Auditoria do governo Ricardo Couto na Empresa de Pesquisa Agropecuária do Estado do Rio (Pesagro-Rio) revelou mais de 200 bolsistas “fantasmas” no órgão. De acordo com o Palácio Guanabara, dos 209 contratados, apenas cinco “tinham atuação técnica diretamente vinculada a projetos de pesquisa agropecuária nos centros da instituição”. O restante, afirma o governo, não trabalhava efetivamente ne empresa de pesquisa. Os vínculos desses bolsistas foram encerrados, e todos estão sendo convocados a prestar esclarecimentos. As bolsas variavam entre 4 mil e 15 mil reais.
Desde maio de 2025, o gasto com esse pessoal da Pesagro foi de cerca de 4,7 milhões de reais. Os bolsistas faziam parte de três iniciativas: o Projeto de Apoio à Defesa Agropecuária, o Programa Agricultura Social e o Programa Lab Solos.

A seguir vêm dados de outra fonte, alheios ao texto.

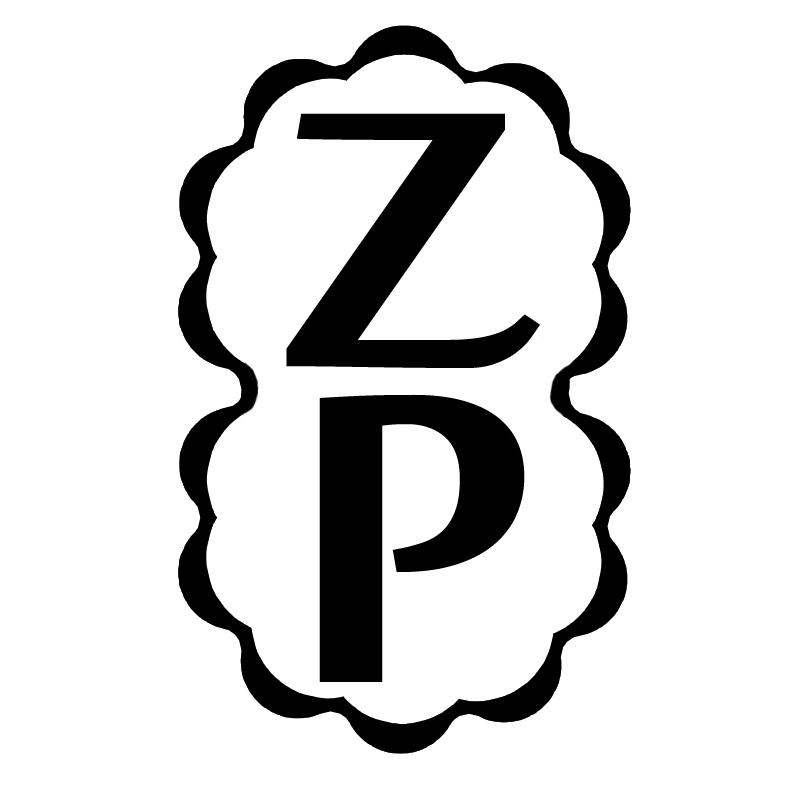 ZP  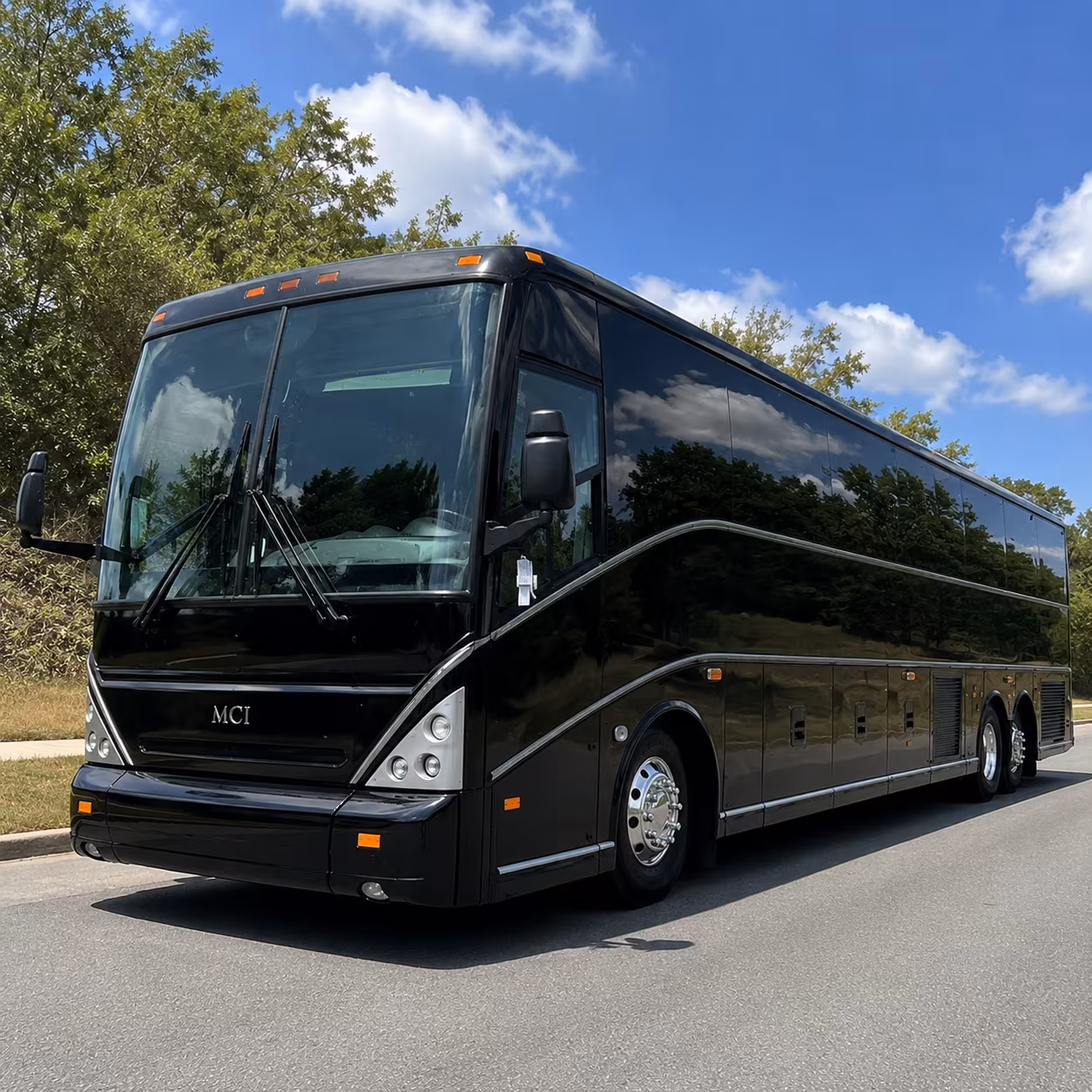 airport transfers for government and military groups flying through dfw and love field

A auditoria levantou que os valores pagos começaram a aumentar em maio de 2025, quando totalizaram R$ 143 mil. O ápice, no entanto, ocorreu em dezembro de 2025, quando ultrapassaram 1 milhão de reais. O governo enviou o relatório sobre a situação encontrada ao Tribunal de Contas do Estado do Rio de Janeiro (TCE-RJ) e ao Ministério Público do Estado (MPRJ).
Projeto “fantasma”
O estado divulgou que até mesmo um dos projetos não existia – o de Apoio à Defesa Agropecuária -, fora do escopo de iniciativas da Pesagro. Já o Programa Agricultura Social envolve eventos itinerantes ligados à Secretaria de Desenvolvimento Social, enquanto o Programa Lab Solos tem relação com o laboratório de análises de solos localizado no município de Itaperuna. Este último é responsável, principalmente, por estudos voltados às regiões Norte e Noroeste, embora também atenda demandas de outras partes do estado.
Economia de 1 milhão em um mês
Com o pente-fino na Pesagro, a economia no primeiro mês sob nova gestão foi de mais de 1 milhão de reais. Foram realizadas a revisão dos pagamentos de bolsas de projetos de pesquisa — em novembro e dezembro de 2025, elas somaram mais de 1,9 milhão de reais — e a reorganização da frota de veículos, que gerou redução de despesas de mais de 43 mil reais entre 11 de agosto e 11 de setembro.
Três veículos de luxo da marca BYD, modelo King DM-i 1.5, alugados (e que no mercado valem cerca de 150 mil reais), acabaram devolvidos. Essa medida trouxe uma economia de 18 mil reais mensais. O corte com combustíveis reduziu ainda os gastos em 25,2 mil reais.
A diretora-presidente da Pesagro, Leda Maria Silva Kimura, afirmou que o objetivo da varredura é “reorganizar a empresa para que os recursos estejam onde precisam estar: na pesquisa e no atendimento às necessidades da agropecuária fluminense”.